Leonhard Euler (1707-1783) played--and I will stick by that verb--with infinite series and obtained tremendous results.  Toward the end of his career, some of his contemporaries thought he was going off the deep end because some of his series didn’t converge.  It was more than one hundred years after his death before the foundations were laid that justified these wild calculations.
Augustin Cauchy (1789-1857) began to put analysis such as was done by Newton and Euler on firmer foundations, but in doing so he was himself faced with the dangers of virgin territory.  In Calculus I, we teach the Mean Value Theorem whose formulation is due to Cauchy.  When we prove it in the introductory analysis course, its prove can be contained in a single paragraph because the modern theory is so well developed.  Yet Cauchy’s proof is much longer and contains some jumps within it that would cause us to paint a student’s paper red: but it’s brilliant!
It is good for students to see that our subject is an adventure.  While as undergraduates, they might not have received the preparation to go into the subjects of current research interests, they have had enough to appreciate the research of the eighteenth century.  Seeing the spirit of that frontier might inspire them to explore current frontiers.

The Lasting Effect of History

As scholars who teach, we should be aware of the effects of history upon us.  We are part of a larger world that has been growing and changing for many centuries.  In many cases we bemoan the publish or perish culture that has grown up around us in modern academe, but, in doing so, we forget that publishing results is our gift to civilization.  Great minds like Archimedes (c. 287 BC – c. 212 BC) sent letters to others whom they thought might understand them.  Many times they played tricks upon their rivals to confuse them.
Others like Niccolò Fontana Tartaglia (1499/1500–1557) solved important problems like the general cubic equation, but kept the results to themselves so that they could pose challenges to others and build up their own reputations.
When Isaac Newton wrote Principia Mathematica he invented the language to describe his new system of the world, and while there might be a jot or a tittle moved here or there, we still use basically the same language today.  I am not sure he was thinking about this three hundred years ago, but the effect of his work, his words still stand.  Without learning history, however, we might not understand that he had to be pushed, bullied, and cajoled into writing his book and he made Edmund Halley pay to have it published for him.

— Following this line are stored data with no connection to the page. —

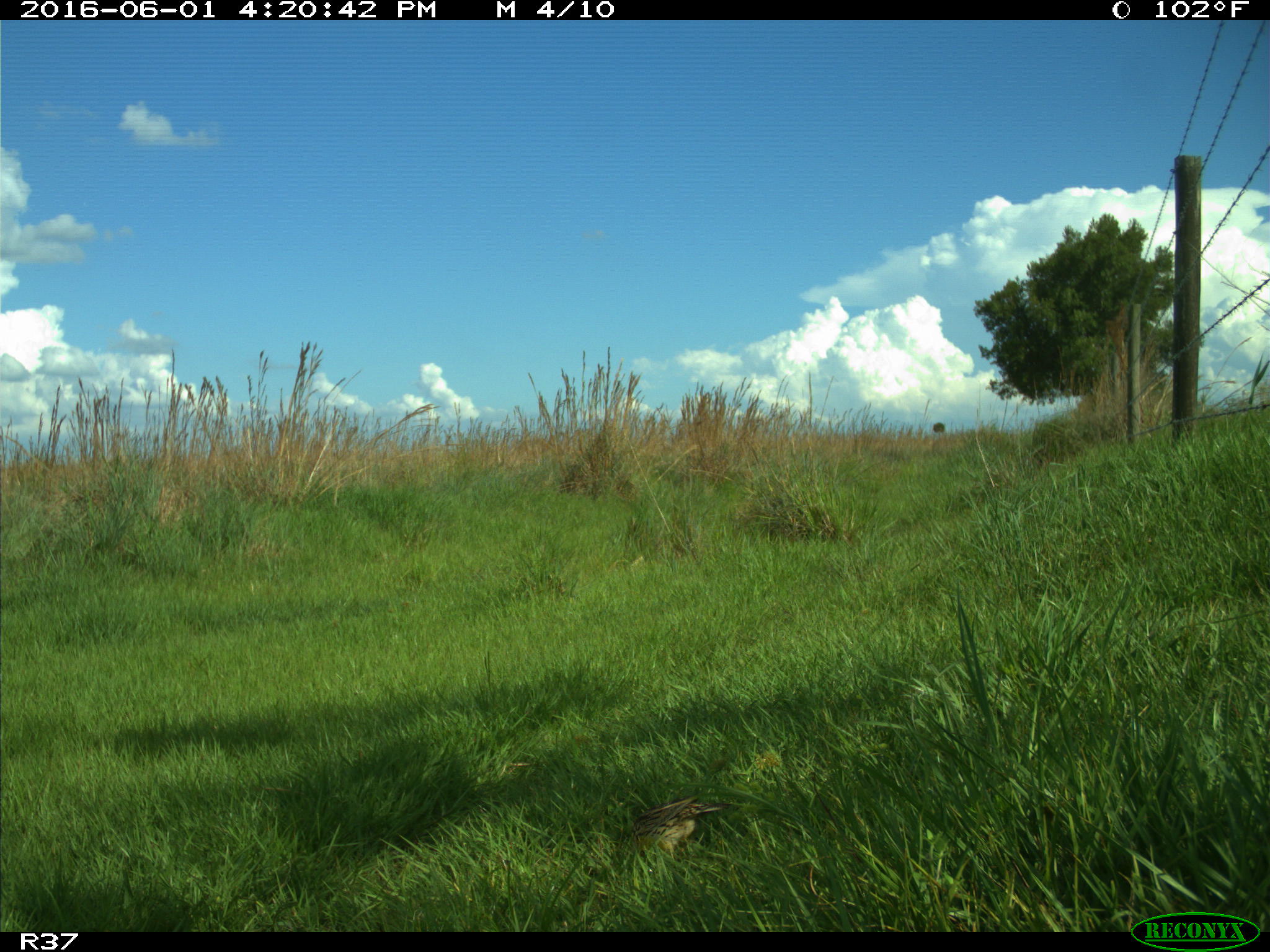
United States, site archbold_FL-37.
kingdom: Animalia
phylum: Chordata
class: Aves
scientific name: Aves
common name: birds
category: unidentified bird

When groups such as the Royal Society and the various journals arose as means of disseminating research results and establishing priority, progress hastened. It is difficult to over-emphasize the value of these steps toward openness and publication.  Yet, history should also show us that we are continually changing.
I believe we need to broaden our ideas of scholarship to include activies which are, in fact, necessary to teaching, learning, and research continuing in our universities.  Ernest Boyer explored this generally in his book Scholarship Reconsidered: Priorities of the Professoriate.  I believe that an exploration of the history of my subject, mathematics, vindicates this idea.  
Research and teaching are inextricably linked. Research discovers the mysteries of creation, but teaching, in a continuum of forms, transmits those discoveries to the ages.  I can have conversations with Archimedes, Newton, Euler, and Gauss because teachers who were themselves scholars have worked to make that happen.  They have learned the language of the countries of the past and have shaped the language of a boy from the Oklahoma oil field so that he may understand, if only just a little.
That is what teachers can do and that is little short of magic.